Single by Skillet

from the album Collide
- Released: 2004
- Recorded: 2003
- Genre: Alternative metal; nu metal;
- Length: 4:01 (Edit version) 4:33 (Album version)
- Label: Ardent, INO
- Songwriter: John L Cooper
- Producer: Paul Ebersold

Skillet singles chronology
| "My Obsession" (2004) | "Savior" (2004) | "Open Wounds" (2004) |

= Savior (Skillet song) =

"Savior" is the third single from the Christian rock band Skillet's fifth studio album, Collide. It has been to date the band's fifth highest mainstream rock Billboard charting single, peaking at No. 26.

==Music video==
The music video shows the band playing in both a house and at a park at night.

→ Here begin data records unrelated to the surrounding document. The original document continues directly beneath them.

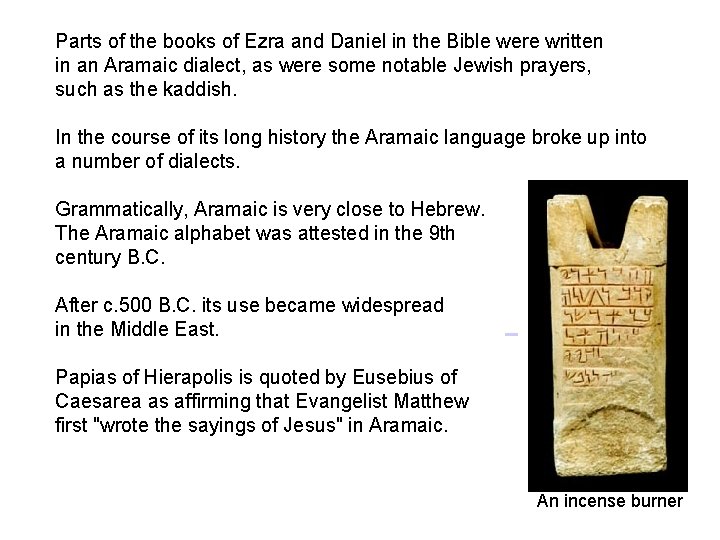 Parts of the books of Ezra and Daniel in the Bible were written in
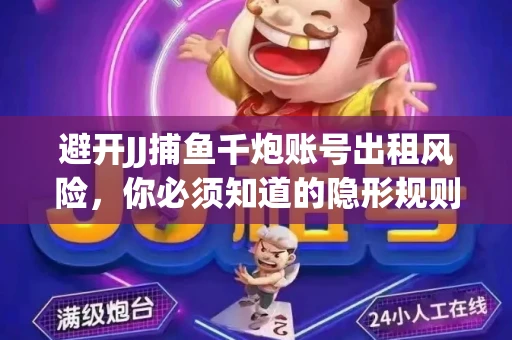 避开JJ捕鱼千炮账号出租风险，你必须知道的隐形规则！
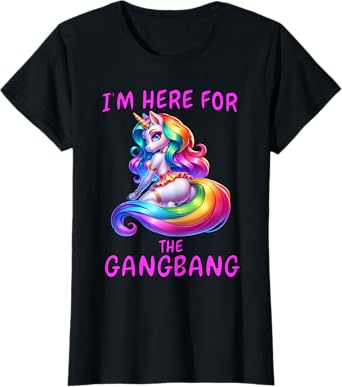 Here For The Gangbang - Funny Rainbow Unicorn Adult Humor T-Shirt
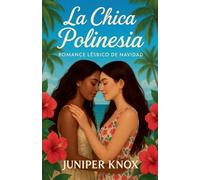 La Chica Polinesia: Romance Lésbico de Navidad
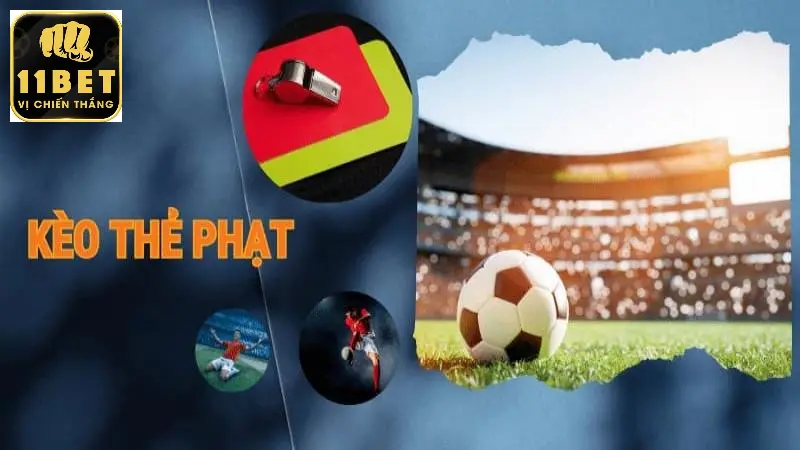 Kèo thẻ phạt cược chấp cực kỳ hấp dẫn, ăn tiền lớn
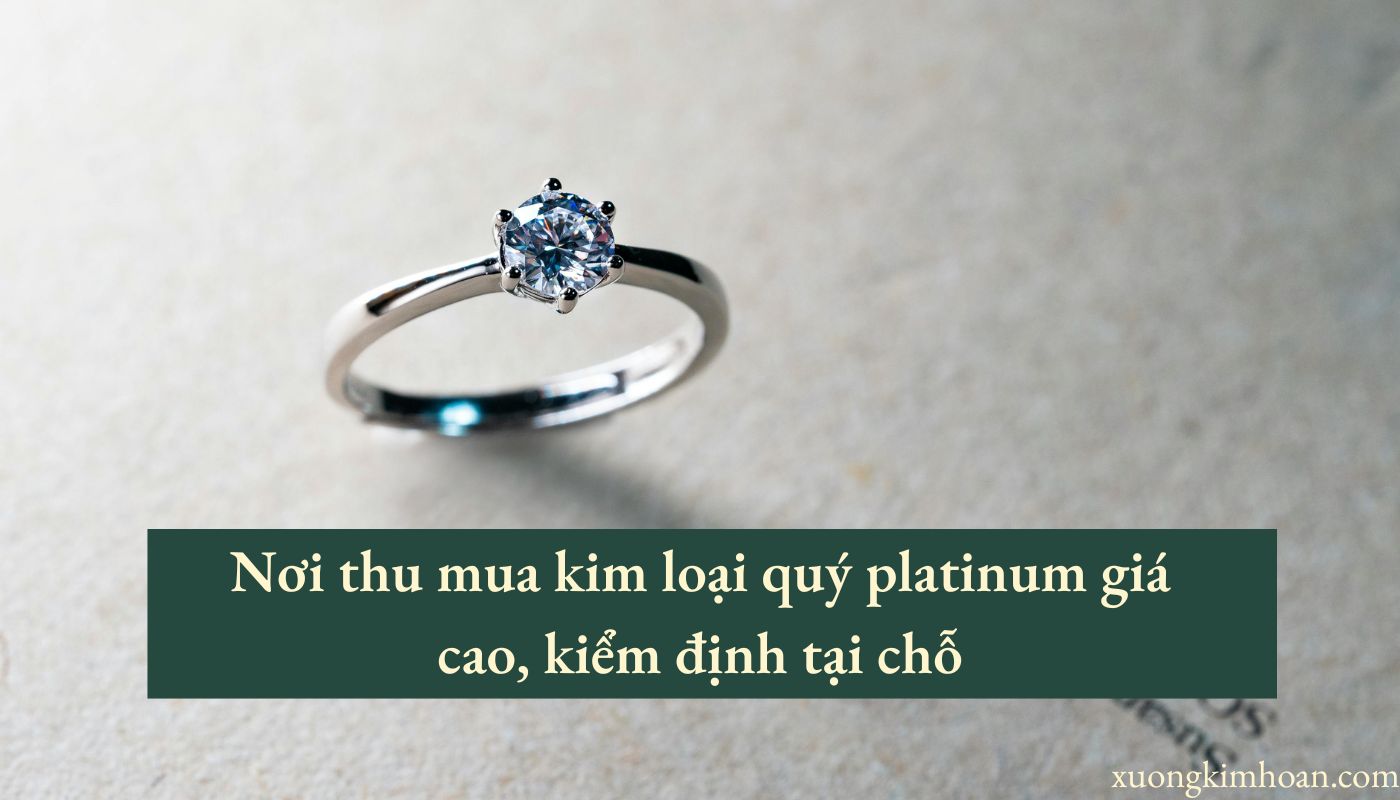 thu mua kim loại quý platinum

It became only the second Skillet video to have a story in the video, after "Best Kept Secret," though the story in the "Savior" video is more heavily featured. The video shows an abusive father mistreating his children in the house, and the subsequent escape of the children from their father. They make their way into the park, while the location of the band playing switches from one to the other. The video ends with the children being safe in their mother's arms. The video is arguably the heaviest in theme in the band's career to that point. Lead singer and bassist, John Cooper has said that 'Savior' is a song written mostly about his childhood. Although he was not physically abused by his father, he had a very destructive emotional relationship with him. The end of the video shows that although Cooper and his father had a bad relationship, he had a very good relationship with his mother.

==Track listing==
1. "Savior" (Edit) – 4:01

==Personnel==
Skillet
- John Cooper – lead vocals, bass guitar
- Korey Cooper – keyboards, rhythm guitar, drum programmer, strings arranger, strings, backing vocals
- Ben Kasica – lead guitar, backing vocals
- Lori Peters – drums, backing vocals
Production

- Paul Ebersold – producer, audio engineer
- Skidd Mills – mixing, audio engineer
- Scott Hull – mastering
- Matt Martone – audio engineer
- Curry Weber – audio engineer
- Scott Hardin – assistant engineer
- Ryan Wiley – assistant engineer
- Zachary Kelm – management (Q Management Group, Franklin, Tennessee)

Additional personnel

- Paul Ebersold – strings arranger, additional piano

==Charts==
Savior peaked at No. 26 on the Billboard rock charts and No. 21 on the ChristianRock.net Annual Top 100.